* **Extract provided**:
——

Busy polling is enabled by either setting SO_BUSY_POLL on
selected sockets or using the global net.core.busy_poll and
net.core.busy_read sysctls. An io_uring API for NAPI busy polling
also exists.
epoll-based busy polling¶
It is possible to trigger packet processing directly from calls to
epoll_wait. In order to use this feature, a user application must ensure
all file descriptors which are added to an epoll context have the same NAPI ID.
If the application uses a dedicated acceptor thread, the application can obtain the NAPI ID of the incoming connection using SO_INCOMING_NAPI_ID and then distribute that file descriptor to a worker thread. The worker thread would add the file descriptor to its epoll context. This would ensure each worker thread has an epoll context with FDs that have the same NAPI ID.
Alternatively, if the application uses SO_REUSEPORT, a bpf or ebpf program can be inserted to distribute incoming connections to threads such that each thread is only given incoming connections with the same NAPI ID. Care must be taken to carefully handle cases where a system may have multiple NICs.
In order to enable busy polling, there are two choices:
/proc/sys/net/core/busy_pollcan be set with a time in useconds to busy loop waiting for events. This is a system-wide setting and will cause all epoll-based applications to busy poll when they call epoll_wait. This may not be desirable as many applications may not have the need to busy poll.Applications using recent kernels can issue an ioctl on the epoll context file descriptor to set (
EPIOCSPARAMS) or get (EPIOCGPARAMS)struct epoll_params:, which user programs can define as follows:
struct epoll_params {
uint32_t busy_poll_usecs;
uint16_t busy_poll_budget;
uint8_t prefer_busy_poll;
/* pad the struct to a multiple of 64bits */
uint8_t __pad;
};
IRQ mitigation¶
While busy polling is supposed to be used by low latency applications, a similar mechanism can be used for IRQ mitigation.
Very high request-per-second applications (especially routing/forwarding applications and especially applications using AF_XDP sockets) may not want to be interrupted until they finish processing a request or a batch of packets.
Such applications can pledge to the kernel that they will perform a busy
polling operation periodically, and the driver should keep the device IRQs
permanently masked. This mode is enabled by using the SO_PREFER_BUSY_POLL
socket option. To avoid system misbehavior the pledge is revoked
if gro_flush_timeout passes without any busy poll call. For epoll-based
busy polling applications, the prefer_busy_poll field of struct
epoll_params can be set to 1 and the EPIOCSPARAMS ioctl can be issued to
enable this mode. See the above section for more details.

——

* **Instruction**:
In the busy polling text, which socket option enables the mode in which the driver keeps device IRQs permanently masked?

* **Collected material**:
——

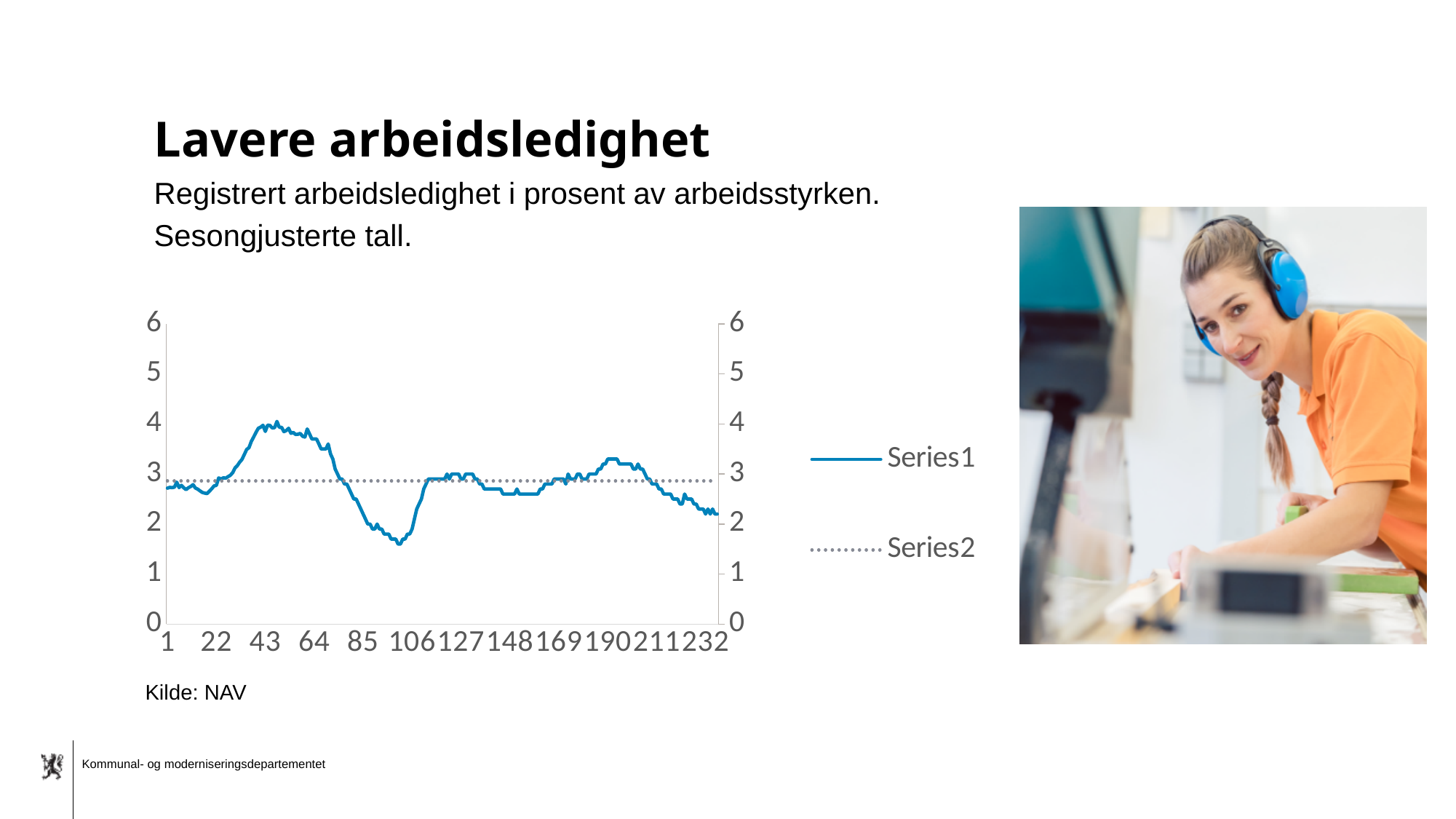
What are the names of the two series in the legend? Series1 and Series2 What is the highest value shown on the vertical axis? 6 Which series reaches the highest value on the chart? Series1 Which series is drawn as a dotted line? Series2 Is the value of Series1 at x = 43 greater or less than 3? greater Is the value of Series1 at x = 232 greater or less than 3? less What kind of chart is shown on the slide? Line chart How many series does the chart legend list? 2 Is the value of Series2 greater or less than 2 across the chart? greater At x = 43, which series has the larger value, Series1 or Series2? Series1 Does Series1 end at x = 232 higher or lower than it starts at x = 1? Lower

——

* **Result of the task**:
SO_PREFER_BUSY_POLL